Billy learned that his father had once helped the wizard Shazam, who was stranded in Fawcett City without his memory, and, as a result, the wizard kept a close eye on the Batson family. At one time, he even thought to grant his powers to C.C. Batson, but because Fawcett was so well-protected at the time -- with heroes such as the Bulletteer, Spy Smasher and Mister Scarlet -- it wasn’t deemed necessary. The wizard witnessed the murder of the Batsons, which is the reason he one day brought Billy Batson to the Rock of Eternity and granted him powers. All because Billy's father once helped out a scared and confused old man.

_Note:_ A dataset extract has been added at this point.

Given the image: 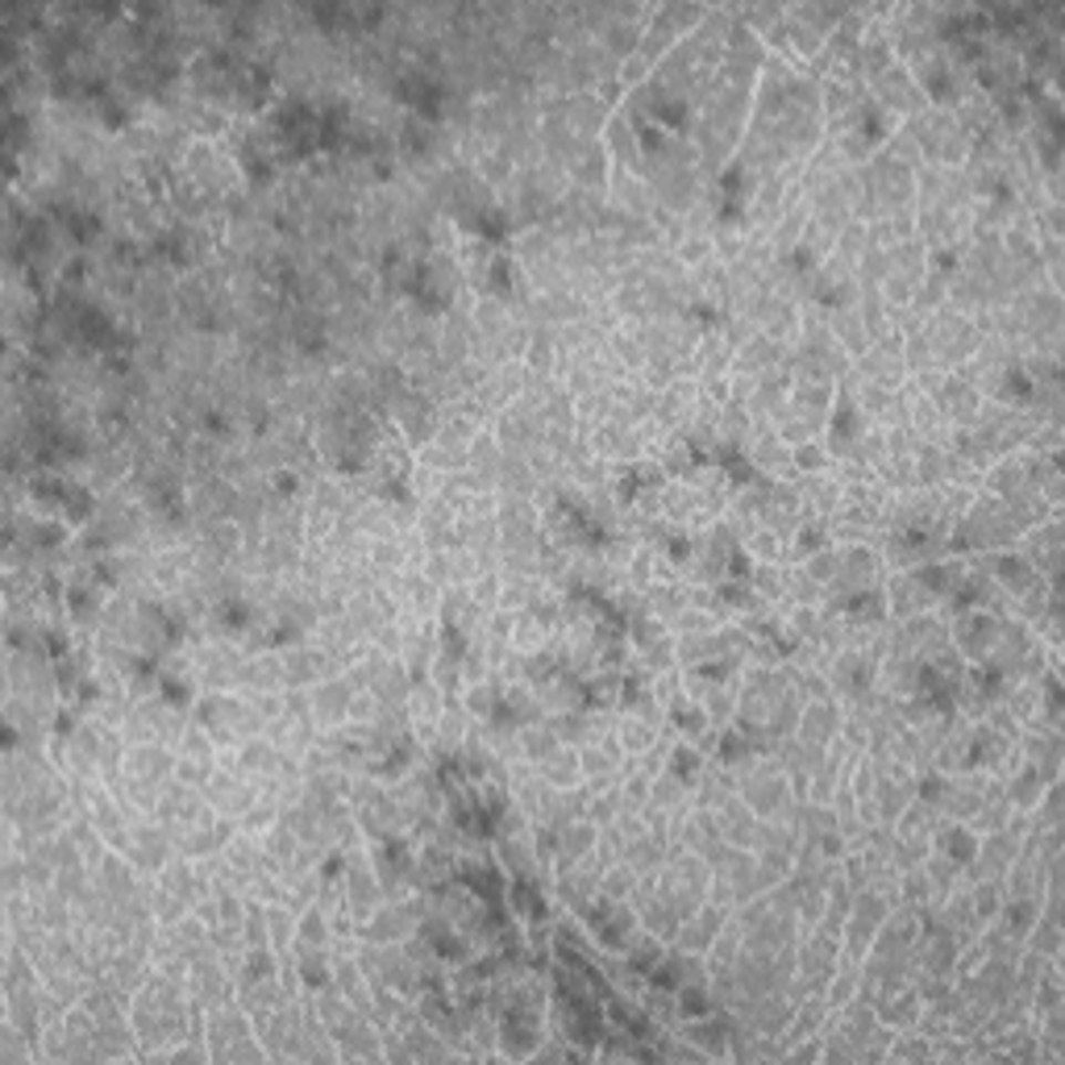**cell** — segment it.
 Segmentation results:
<instances>
[{"mask_svg":"<svg viewBox=\"0 0 1065 1065\" xmlns=\"http://www.w3.org/2000/svg\"><path fill=\"white\" fill-rule=\"evenodd\" d=\"M175 762H179V757H175L163 741L130 745V754H125V783H130V787L163 790L167 778H175Z\"/></svg>","mask_w":1065,"mask_h":1065,"instance_id":"1","label":"cell"},{"mask_svg":"<svg viewBox=\"0 0 1065 1065\" xmlns=\"http://www.w3.org/2000/svg\"><path fill=\"white\" fill-rule=\"evenodd\" d=\"M878 679V658L866 650H845L833 666H828V687H837L849 700H861L866 691H875Z\"/></svg>","mask_w":1065,"mask_h":1065,"instance_id":"2","label":"cell"},{"mask_svg":"<svg viewBox=\"0 0 1065 1065\" xmlns=\"http://www.w3.org/2000/svg\"><path fill=\"white\" fill-rule=\"evenodd\" d=\"M841 707L833 704V695L828 700H808L804 704V712H799V724H795V737L808 741V745H816V749H828L833 741L841 737Z\"/></svg>","mask_w":1065,"mask_h":1065,"instance_id":"3","label":"cell"},{"mask_svg":"<svg viewBox=\"0 0 1065 1065\" xmlns=\"http://www.w3.org/2000/svg\"><path fill=\"white\" fill-rule=\"evenodd\" d=\"M167 854H172V828L167 825H138L130 833L125 858L134 861V870L158 875V870L167 866Z\"/></svg>","mask_w":1065,"mask_h":1065,"instance_id":"4","label":"cell"},{"mask_svg":"<svg viewBox=\"0 0 1065 1065\" xmlns=\"http://www.w3.org/2000/svg\"><path fill=\"white\" fill-rule=\"evenodd\" d=\"M354 695H359V687L350 683V674H333V679L312 687V716L321 724H342L350 716Z\"/></svg>","mask_w":1065,"mask_h":1065,"instance_id":"5","label":"cell"},{"mask_svg":"<svg viewBox=\"0 0 1065 1065\" xmlns=\"http://www.w3.org/2000/svg\"><path fill=\"white\" fill-rule=\"evenodd\" d=\"M932 849L937 854H945L953 866H970L974 861V854H979V828H970V825H962V820H949L937 837H932Z\"/></svg>","mask_w":1065,"mask_h":1065,"instance_id":"6","label":"cell"},{"mask_svg":"<svg viewBox=\"0 0 1065 1065\" xmlns=\"http://www.w3.org/2000/svg\"><path fill=\"white\" fill-rule=\"evenodd\" d=\"M532 766H537V774H541L554 790H567L583 778V766H579V749H575V745H558L550 757H541V762H532Z\"/></svg>","mask_w":1065,"mask_h":1065,"instance_id":"7","label":"cell"},{"mask_svg":"<svg viewBox=\"0 0 1065 1065\" xmlns=\"http://www.w3.org/2000/svg\"><path fill=\"white\" fill-rule=\"evenodd\" d=\"M1045 787H1048V783L1041 778V771L1024 762V766L1012 774V783H1007V790H1003V795H1007V804H1012L1015 811H1032L1036 804H1041V790H1045Z\"/></svg>","mask_w":1065,"mask_h":1065,"instance_id":"8","label":"cell"},{"mask_svg":"<svg viewBox=\"0 0 1065 1065\" xmlns=\"http://www.w3.org/2000/svg\"><path fill=\"white\" fill-rule=\"evenodd\" d=\"M516 737H520V754L532 757V762H541V757H550L554 749L562 745V741H558V733H554L550 724H537V721L525 724V728H520Z\"/></svg>","mask_w":1065,"mask_h":1065,"instance_id":"9","label":"cell"},{"mask_svg":"<svg viewBox=\"0 0 1065 1065\" xmlns=\"http://www.w3.org/2000/svg\"><path fill=\"white\" fill-rule=\"evenodd\" d=\"M296 916L292 908H276V903H267V924H271V945L276 949H288L296 941Z\"/></svg>","mask_w":1065,"mask_h":1065,"instance_id":"10","label":"cell"},{"mask_svg":"<svg viewBox=\"0 0 1065 1065\" xmlns=\"http://www.w3.org/2000/svg\"><path fill=\"white\" fill-rule=\"evenodd\" d=\"M790 463L799 466V471H808V475H816V471H825L828 466V449L825 446H816V442H799V446L790 449Z\"/></svg>","mask_w":1065,"mask_h":1065,"instance_id":"11","label":"cell"}]
</instances>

On one occasion, when Sivana altered the timestream, he changed things so that he himself was the most powerful man in Fawcett City, but in doing so he undid the deaths of C.C. and Marilyn Batson. In this altered timeline, C.C. Batson and his wife were both endowed with the power of Shazam and the wizard was faced with the dilemma of fixing the timestream at the cost of the Batson children’s happiness. Ultimately, C.C. Batson himself learned of the changes and sacrificed himself to go back in time and put things right before the damage to the timestream became too great.
Cat’s In The Cradle
While the C.C. Batson of pre-Flashpoint DC was a good egg, even in the form of a time-altered version of himself that shouldn’t exist, there’s nothing to say that the man at the end of Shazam #1 is equally as virtuous, or that he even is Billy’s father at all. It may just be a lifetime of pop culture tropes, but there’s something eerily sinister about Billy’s father returning just as Billy himself has come to love and accept his new family. Presumably, his father will want to take him away from that.

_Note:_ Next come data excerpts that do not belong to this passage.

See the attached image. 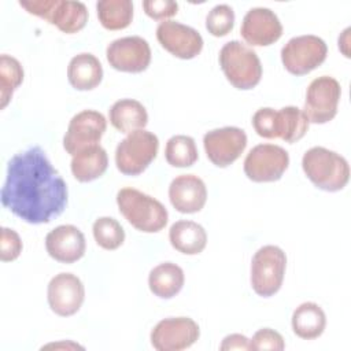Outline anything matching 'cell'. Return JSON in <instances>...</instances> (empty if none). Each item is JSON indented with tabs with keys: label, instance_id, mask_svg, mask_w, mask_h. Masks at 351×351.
Instances as JSON below:
<instances>
[{
	"label": "cell",
	"instance_id": "cell-4",
	"mask_svg": "<svg viewBox=\"0 0 351 351\" xmlns=\"http://www.w3.org/2000/svg\"><path fill=\"white\" fill-rule=\"evenodd\" d=\"M219 64L226 80L237 89H252L261 81V60L256 52L241 41H229L221 48Z\"/></svg>",
	"mask_w": 351,
	"mask_h": 351
},
{
	"label": "cell",
	"instance_id": "cell-22",
	"mask_svg": "<svg viewBox=\"0 0 351 351\" xmlns=\"http://www.w3.org/2000/svg\"><path fill=\"white\" fill-rule=\"evenodd\" d=\"M108 166V156L99 144L77 152L71 159V173L80 182H90L104 174Z\"/></svg>",
	"mask_w": 351,
	"mask_h": 351
},
{
	"label": "cell",
	"instance_id": "cell-36",
	"mask_svg": "<svg viewBox=\"0 0 351 351\" xmlns=\"http://www.w3.org/2000/svg\"><path fill=\"white\" fill-rule=\"evenodd\" d=\"M219 350L226 351V350H251V343L250 339L245 337L244 335L240 333H233V335H228L221 346Z\"/></svg>",
	"mask_w": 351,
	"mask_h": 351
},
{
	"label": "cell",
	"instance_id": "cell-28",
	"mask_svg": "<svg viewBox=\"0 0 351 351\" xmlns=\"http://www.w3.org/2000/svg\"><path fill=\"white\" fill-rule=\"evenodd\" d=\"M197 148L191 136L177 134L167 140L165 158L173 167H189L197 160Z\"/></svg>",
	"mask_w": 351,
	"mask_h": 351
},
{
	"label": "cell",
	"instance_id": "cell-20",
	"mask_svg": "<svg viewBox=\"0 0 351 351\" xmlns=\"http://www.w3.org/2000/svg\"><path fill=\"white\" fill-rule=\"evenodd\" d=\"M67 78L70 85L77 90H90L103 80L101 63L92 53H78L69 63Z\"/></svg>",
	"mask_w": 351,
	"mask_h": 351
},
{
	"label": "cell",
	"instance_id": "cell-17",
	"mask_svg": "<svg viewBox=\"0 0 351 351\" xmlns=\"http://www.w3.org/2000/svg\"><path fill=\"white\" fill-rule=\"evenodd\" d=\"M240 33L247 44L266 47L282 36V25L270 8L255 7L244 15Z\"/></svg>",
	"mask_w": 351,
	"mask_h": 351
},
{
	"label": "cell",
	"instance_id": "cell-8",
	"mask_svg": "<svg viewBox=\"0 0 351 351\" xmlns=\"http://www.w3.org/2000/svg\"><path fill=\"white\" fill-rule=\"evenodd\" d=\"M328 53L322 38L314 34L292 37L281 49V60L285 70L293 75H304L321 66Z\"/></svg>",
	"mask_w": 351,
	"mask_h": 351
},
{
	"label": "cell",
	"instance_id": "cell-18",
	"mask_svg": "<svg viewBox=\"0 0 351 351\" xmlns=\"http://www.w3.org/2000/svg\"><path fill=\"white\" fill-rule=\"evenodd\" d=\"M45 248L51 258L62 263H73L85 254L84 233L74 225H60L45 237Z\"/></svg>",
	"mask_w": 351,
	"mask_h": 351
},
{
	"label": "cell",
	"instance_id": "cell-27",
	"mask_svg": "<svg viewBox=\"0 0 351 351\" xmlns=\"http://www.w3.org/2000/svg\"><path fill=\"white\" fill-rule=\"evenodd\" d=\"M308 119L303 110L295 106H287L277 111V138L285 143L299 141L308 129Z\"/></svg>",
	"mask_w": 351,
	"mask_h": 351
},
{
	"label": "cell",
	"instance_id": "cell-16",
	"mask_svg": "<svg viewBox=\"0 0 351 351\" xmlns=\"http://www.w3.org/2000/svg\"><path fill=\"white\" fill-rule=\"evenodd\" d=\"M51 310L60 317L75 314L85 299L82 281L73 273H59L51 278L47 291Z\"/></svg>",
	"mask_w": 351,
	"mask_h": 351
},
{
	"label": "cell",
	"instance_id": "cell-15",
	"mask_svg": "<svg viewBox=\"0 0 351 351\" xmlns=\"http://www.w3.org/2000/svg\"><path fill=\"white\" fill-rule=\"evenodd\" d=\"M159 44L171 55L180 59H193L203 49L200 33L176 21H163L156 27Z\"/></svg>",
	"mask_w": 351,
	"mask_h": 351
},
{
	"label": "cell",
	"instance_id": "cell-7",
	"mask_svg": "<svg viewBox=\"0 0 351 351\" xmlns=\"http://www.w3.org/2000/svg\"><path fill=\"white\" fill-rule=\"evenodd\" d=\"M287 267L285 252L277 245L259 248L251 261V287L262 298L273 296L282 285Z\"/></svg>",
	"mask_w": 351,
	"mask_h": 351
},
{
	"label": "cell",
	"instance_id": "cell-14",
	"mask_svg": "<svg viewBox=\"0 0 351 351\" xmlns=\"http://www.w3.org/2000/svg\"><path fill=\"white\" fill-rule=\"evenodd\" d=\"M110 66L118 71L141 73L151 63V48L140 36H128L111 41L106 49Z\"/></svg>",
	"mask_w": 351,
	"mask_h": 351
},
{
	"label": "cell",
	"instance_id": "cell-30",
	"mask_svg": "<svg viewBox=\"0 0 351 351\" xmlns=\"http://www.w3.org/2000/svg\"><path fill=\"white\" fill-rule=\"evenodd\" d=\"M93 237L104 250H117L125 241V230L121 223L111 217H100L93 222L92 226Z\"/></svg>",
	"mask_w": 351,
	"mask_h": 351
},
{
	"label": "cell",
	"instance_id": "cell-1",
	"mask_svg": "<svg viewBox=\"0 0 351 351\" xmlns=\"http://www.w3.org/2000/svg\"><path fill=\"white\" fill-rule=\"evenodd\" d=\"M1 204L27 223H48L67 204V185L40 147L14 155L0 192Z\"/></svg>",
	"mask_w": 351,
	"mask_h": 351
},
{
	"label": "cell",
	"instance_id": "cell-33",
	"mask_svg": "<svg viewBox=\"0 0 351 351\" xmlns=\"http://www.w3.org/2000/svg\"><path fill=\"white\" fill-rule=\"evenodd\" d=\"M251 350H270V351H281L285 348V343L282 336L270 328H262L256 330L250 340Z\"/></svg>",
	"mask_w": 351,
	"mask_h": 351
},
{
	"label": "cell",
	"instance_id": "cell-34",
	"mask_svg": "<svg viewBox=\"0 0 351 351\" xmlns=\"http://www.w3.org/2000/svg\"><path fill=\"white\" fill-rule=\"evenodd\" d=\"M22 240L19 234L8 228H1L0 241V259L3 262L15 261L22 252Z\"/></svg>",
	"mask_w": 351,
	"mask_h": 351
},
{
	"label": "cell",
	"instance_id": "cell-12",
	"mask_svg": "<svg viewBox=\"0 0 351 351\" xmlns=\"http://www.w3.org/2000/svg\"><path fill=\"white\" fill-rule=\"evenodd\" d=\"M203 145L208 160L218 167H228L240 158L247 147V134L236 126H225L207 132Z\"/></svg>",
	"mask_w": 351,
	"mask_h": 351
},
{
	"label": "cell",
	"instance_id": "cell-21",
	"mask_svg": "<svg viewBox=\"0 0 351 351\" xmlns=\"http://www.w3.org/2000/svg\"><path fill=\"white\" fill-rule=\"evenodd\" d=\"M108 118L117 130L128 134L144 129L148 123L145 107L134 99H121L115 101L108 111Z\"/></svg>",
	"mask_w": 351,
	"mask_h": 351
},
{
	"label": "cell",
	"instance_id": "cell-11",
	"mask_svg": "<svg viewBox=\"0 0 351 351\" xmlns=\"http://www.w3.org/2000/svg\"><path fill=\"white\" fill-rule=\"evenodd\" d=\"M200 336L199 325L189 317H170L151 330V344L158 351H180L191 347Z\"/></svg>",
	"mask_w": 351,
	"mask_h": 351
},
{
	"label": "cell",
	"instance_id": "cell-26",
	"mask_svg": "<svg viewBox=\"0 0 351 351\" xmlns=\"http://www.w3.org/2000/svg\"><path fill=\"white\" fill-rule=\"evenodd\" d=\"M97 18L107 30H121L133 19V3L130 0H100L96 3Z\"/></svg>",
	"mask_w": 351,
	"mask_h": 351
},
{
	"label": "cell",
	"instance_id": "cell-9",
	"mask_svg": "<svg viewBox=\"0 0 351 351\" xmlns=\"http://www.w3.org/2000/svg\"><path fill=\"white\" fill-rule=\"evenodd\" d=\"M341 86L333 77L322 75L313 80L306 90L303 112L308 122L326 123L337 114Z\"/></svg>",
	"mask_w": 351,
	"mask_h": 351
},
{
	"label": "cell",
	"instance_id": "cell-32",
	"mask_svg": "<svg viewBox=\"0 0 351 351\" xmlns=\"http://www.w3.org/2000/svg\"><path fill=\"white\" fill-rule=\"evenodd\" d=\"M255 132L265 138H277V110L270 107L259 108L252 117Z\"/></svg>",
	"mask_w": 351,
	"mask_h": 351
},
{
	"label": "cell",
	"instance_id": "cell-2",
	"mask_svg": "<svg viewBox=\"0 0 351 351\" xmlns=\"http://www.w3.org/2000/svg\"><path fill=\"white\" fill-rule=\"evenodd\" d=\"M119 213L137 230L155 233L162 230L169 219L166 207L155 197L134 189L122 188L117 193Z\"/></svg>",
	"mask_w": 351,
	"mask_h": 351
},
{
	"label": "cell",
	"instance_id": "cell-24",
	"mask_svg": "<svg viewBox=\"0 0 351 351\" xmlns=\"http://www.w3.org/2000/svg\"><path fill=\"white\" fill-rule=\"evenodd\" d=\"M184 280V271L178 265L173 262H163L149 271L148 285L155 296L160 299H170L182 289Z\"/></svg>",
	"mask_w": 351,
	"mask_h": 351
},
{
	"label": "cell",
	"instance_id": "cell-31",
	"mask_svg": "<svg viewBox=\"0 0 351 351\" xmlns=\"http://www.w3.org/2000/svg\"><path fill=\"white\" fill-rule=\"evenodd\" d=\"M234 26V11L228 4H219L211 8L206 16V27L215 37H222L230 33Z\"/></svg>",
	"mask_w": 351,
	"mask_h": 351
},
{
	"label": "cell",
	"instance_id": "cell-13",
	"mask_svg": "<svg viewBox=\"0 0 351 351\" xmlns=\"http://www.w3.org/2000/svg\"><path fill=\"white\" fill-rule=\"evenodd\" d=\"M107 129L104 115L95 110H84L75 114L69 122L67 132L63 137V147L74 156L77 152L99 144Z\"/></svg>",
	"mask_w": 351,
	"mask_h": 351
},
{
	"label": "cell",
	"instance_id": "cell-3",
	"mask_svg": "<svg viewBox=\"0 0 351 351\" xmlns=\"http://www.w3.org/2000/svg\"><path fill=\"white\" fill-rule=\"evenodd\" d=\"M302 167L307 178L326 192L343 189L350 178V166L346 158L324 147H313L306 151Z\"/></svg>",
	"mask_w": 351,
	"mask_h": 351
},
{
	"label": "cell",
	"instance_id": "cell-25",
	"mask_svg": "<svg viewBox=\"0 0 351 351\" xmlns=\"http://www.w3.org/2000/svg\"><path fill=\"white\" fill-rule=\"evenodd\" d=\"M325 326L326 315L324 310L314 302L302 303L292 314V329L300 339H317L322 335Z\"/></svg>",
	"mask_w": 351,
	"mask_h": 351
},
{
	"label": "cell",
	"instance_id": "cell-35",
	"mask_svg": "<svg viewBox=\"0 0 351 351\" xmlns=\"http://www.w3.org/2000/svg\"><path fill=\"white\" fill-rule=\"evenodd\" d=\"M143 8L149 18L163 22L177 14L178 4L171 0H145Z\"/></svg>",
	"mask_w": 351,
	"mask_h": 351
},
{
	"label": "cell",
	"instance_id": "cell-37",
	"mask_svg": "<svg viewBox=\"0 0 351 351\" xmlns=\"http://www.w3.org/2000/svg\"><path fill=\"white\" fill-rule=\"evenodd\" d=\"M348 33H350V29L347 27L343 34L339 37V49H341V52L344 53V56L350 58V52H348Z\"/></svg>",
	"mask_w": 351,
	"mask_h": 351
},
{
	"label": "cell",
	"instance_id": "cell-5",
	"mask_svg": "<svg viewBox=\"0 0 351 351\" xmlns=\"http://www.w3.org/2000/svg\"><path fill=\"white\" fill-rule=\"evenodd\" d=\"M19 5L29 14L48 21L67 34L80 32L88 22L86 5L81 1L21 0Z\"/></svg>",
	"mask_w": 351,
	"mask_h": 351
},
{
	"label": "cell",
	"instance_id": "cell-10",
	"mask_svg": "<svg viewBox=\"0 0 351 351\" xmlns=\"http://www.w3.org/2000/svg\"><path fill=\"white\" fill-rule=\"evenodd\" d=\"M288 152L276 144H258L244 159V173L254 182H273L288 169Z\"/></svg>",
	"mask_w": 351,
	"mask_h": 351
},
{
	"label": "cell",
	"instance_id": "cell-19",
	"mask_svg": "<svg viewBox=\"0 0 351 351\" xmlns=\"http://www.w3.org/2000/svg\"><path fill=\"white\" fill-rule=\"evenodd\" d=\"M171 206L182 214L200 211L207 200V188L203 180L195 174H181L169 186Z\"/></svg>",
	"mask_w": 351,
	"mask_h": 351
},
{
	"label": "cell",
	"instance_id": "cell-23",
	"mask_svg": "<svg viewBox=\"0 0 351 351\" xmlns=\"http://www.w3.org/2000/svg\"><path fill=\"white\" fill-rule=\"evenodd\" d=\"M169 240L173 248L185 254H200L207 244V233L204 228L193 221H177L169 230Z\"/></svg>",
	"mask_w": 351,
	"mask_h": 351
},
{
	"label": "cell",
	"instance_id": "cell-29",
	"mask_svg": "<svg viewBox=\"0 0 351 351\" xmlns=\"http://www.w3.org/2000/svg\"><path fill=\"white\" fill-rule=\"evenodd\" d=\"M23 81V69L21 63L10 56L3 53L0 56V108H5L10 103L14 90Z\"/></svg>",
	"mask_w": 351,
	"mask_h": 351
},
{
	"label": "cell",
	"instance_id": "cell-6",
	"mask_svg": "<svg viewBox=\"0 0 351 351\" xmlns=\"http://www.w3.org/2000/svg\"><path fill=\"white\" fill-rule=\"evenodd\" d=\"M158 149L159 140L154 133L145 129L132 132L117 145V169L125 176H138L156 158Z\"/></svg>",
	"mask_w": 351,
	"mask_h": 351
}]
</instances>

There’s also the matter of Mary to consider, as this incarnation of the character has yet to be confirmed as Billy’s biological sister. It’s possible that they are blood-related, but it’s just as likely that they’re just foster siblings. If it’s the latter, surely Billy’s father will have something to say when he learns that both his children are living under the same roof, unaware of each other's existence.
If he doesn’t say something, that may be evidence that this isn’t Billy’s father. It could be some trick of Sivana, Black Adam or any one of Shazam’s villains, and the hero himself isn’t around to see it after being transported to the Magic Lands by the Rock of Eternity. Whatever the case, when a superhero’s long-lost, thought-to-be-dead parent returns, it spells nothing but trouble.